* Sayfa metni:
Annesi de uyardı: ‘Hiçbirinin camide, namazda gözü yok. Babanın dostları böyle değildi. Bunlardan uzak dur oğlum’. Artık bölgede yaşamasının zor olduğunu fark etti ve kaçak yollardan Suriye’ye geçti. Bunun üzerine devlet annesini tutukladı. Ve hapishanede en ağır itham ve işkencelerin muhatabı oldu. Yaşadıkları karşısında ‘Oğlum galiba senin eskiden izlediğin yol doğruymuş’ dedi.
Bu duygularının şekillendirdiği basit ve sıradan bir öfke cümlesi değil. Bölgede PKK gibi devlet karşıtı hareketlerin nasıl güçlendiğinin kanıtıydı.
İDAMLA YARGILANDI
12 Eylül askeri darbesinin hüküm sürdüğü dönemde Pling hakkında dava açıldı, idamı istendi ve hakkında kırmızı bülten çıkarıldı. PKK Suriye’de faaliyetlerini arttırınca bu ülkede daha fazla barınması mümkün değildi.
Suriye’den çıktı yola, meşakketli yolculuktan sonra uzun yıllar yaşayacağı İsveç’e geçti. Bu ülkeye girişlerini anlatırken yaşadıkları zorlukları gözlerinin önüne gelir, boğazı düğümlenirdi. Kültür çatışmasını çok sert yaşayan aile İsveç’te giderek tutunmayı başardı. Pling lokanta açtı.

* Görevler:
A – Pling hakkındaki metne göre şu soruları yanıtlayın:
(i) Pling Suriye'ye geçince devlet kimi tutukladı?
(ii) 12 Eylül döneminde Pling hakkında nasıl bir bülten çıkarıldı?
(iii) Pling İsveç'te ne açtı?
B – Pling hakkındaki metinde "Annesi de uyardı: ‘Hiçbirinin" sözcüklerinden "barınması mümkün değildi." sözcüklerine kadar her şeyi aynen tekrarlayın.
C – Pling hakkındaki metni, bittiği yerden sonraki bölümü yazarak sürdürün.
Buradaki materyal başka bir kaynaktan alınmıştır.

* Verilen bilgiler:
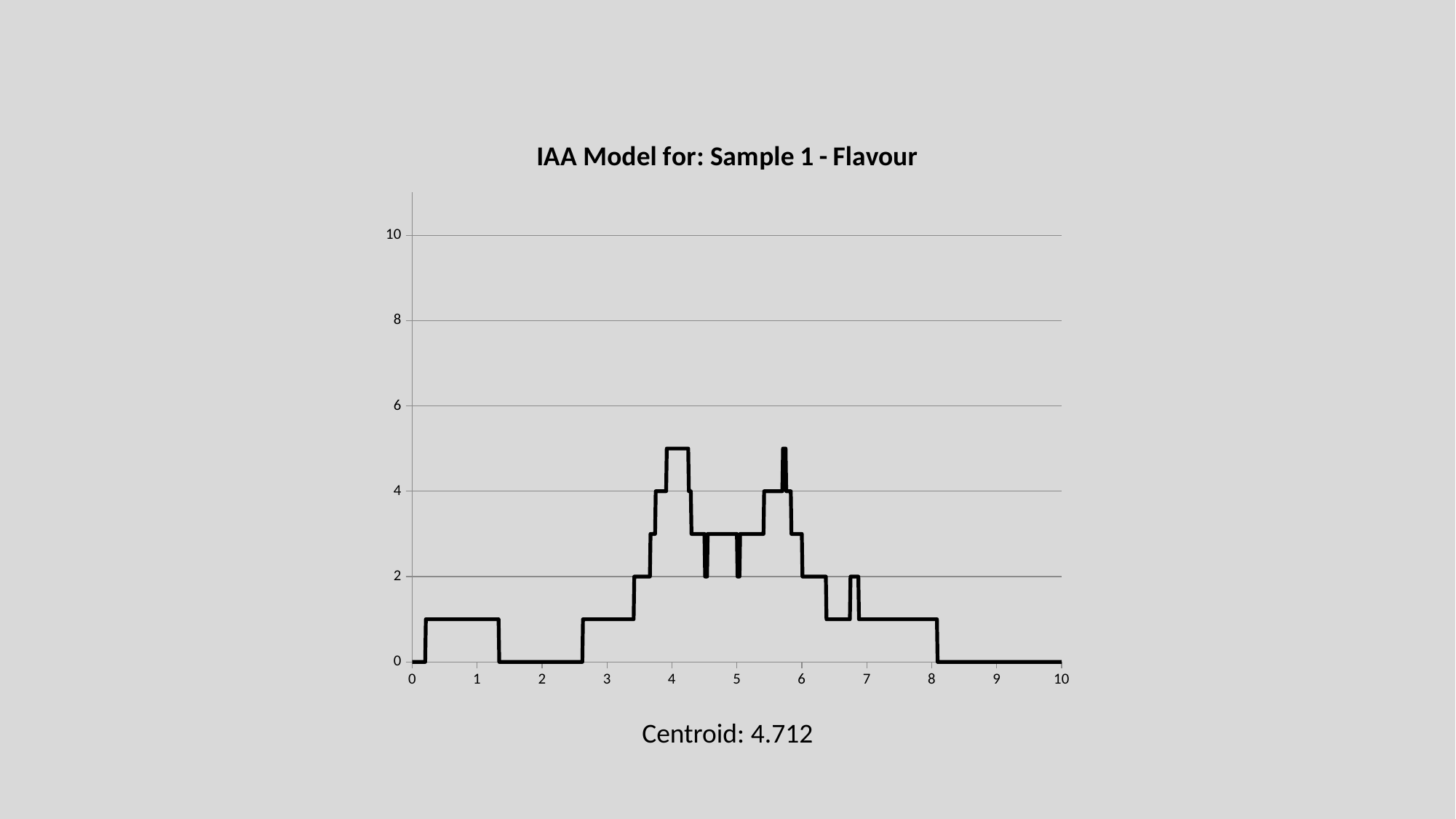
Does the line rise or fall as x goes from 2.5 to 4? rise Does the line rise or fall as x goes from 6 to 8? fall What is the value of the line at x = 9? 0 What is the value of the line at x = 6.2? 2 Is the value of the line at x = 7.5 greater or less than 2? less Is the highest value reached by the line greater or less than 4? greater What is the value of the line at x = 2? 0 What kind of chart is shown on the slide? line chart What centroid value is printed below the chart? 4.712 What is the title of the chart? IAA Model for: Sample 1 - Flavour What is the value of the line at x = 3.5? 2 Is the value of the line at x = 1 greater or less than 2? less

* Görev yanıtları:
A –
(i) Annesini.
(ii) Kırmızı bülten.
(iii) Lokanta.

B –
Annesi de uyardı: ‘Hiçbirinin camide, namazda gözü yok. Babanın dostları böyle değildi. Bunlardan uzak dur oğlum’. Artık bölgede yaşamasının zor olduğunu fark etti ve kaçak yollardan Suriye’ye geçti. Bunun üzerine devlet annesini tutukladı. Ve hapishanede en ağır itham ve işkencelerin muhatabı oldu. Yaşadıkları karşısında ‘Oğlum galiba senin eskiden izlediğin yol doğruymuş’ dedi.
Bu duygularının şekillendirdiği basit ve sıradan bir öfke cümlesi değil. Bölgede PKK gibi devlet karşıtı hareketlerin nasıl güçlendiğinin kanıtıydı.
İDAMLA YARGILANDI
12 Eylül askeri darbesinin hüküm sürdüğü dönemde Pling hakkında dava açıldı, idamı istendi ve hakkında kırmızı bülten çıkarıldı. PKK Suriye’de faaliyetlerini arttırınca bu ülkede daha fazla barınması mümkün değildi.

C –
Aralarında Şivan Perwer, Yaşar Kemal, Zülfü Livaneli, Kemal Burkay, Ahmet Kaya gibi isimlerin bulunduğu kendisiyle görüşmek için gelenlerle uzun sohbetler yaptı.
İsveç’ten Romanya’ya geçti. Ticari hayatı bu ülkede daha da gelişti. Din hayatının merkezinde yer alıyordu. Gittiği ülkelerde camilere, mescitlere uğrar ihtiyaçlarını karşılardı. Fakir öğrencilere sahip çıkar onlara burs verirdi. Sedat Bucak Romanya’ya Pling’le barış yapmak için geldi. Pling iki aşiret arasında kanlı olaylar yaşandığına dikkat çekerek Bucak’a korkmadan ‘Hangi cesaretle geldin? diye sordu.
Bucak’ın cevabı Pling’in kişiliğini ortaya koyuyordu: ‘İnsanların geçmişine bakarak karar verilir. Senin geçmişinde ihanet ve kalleşlik yok’. Bu bir dostun değil, yıllarca kan davası güttüğü muarızının tespitiydi.
Bucak’la ‘el sıkıştılar’ fakat barış sözde kaldı, hiçbir zaman bölgeye yansımadı. Bucaklar Milli aşiretinin yaşadığı köy ve çevresindekileri göçe zorlayarak yerlerine çöktü.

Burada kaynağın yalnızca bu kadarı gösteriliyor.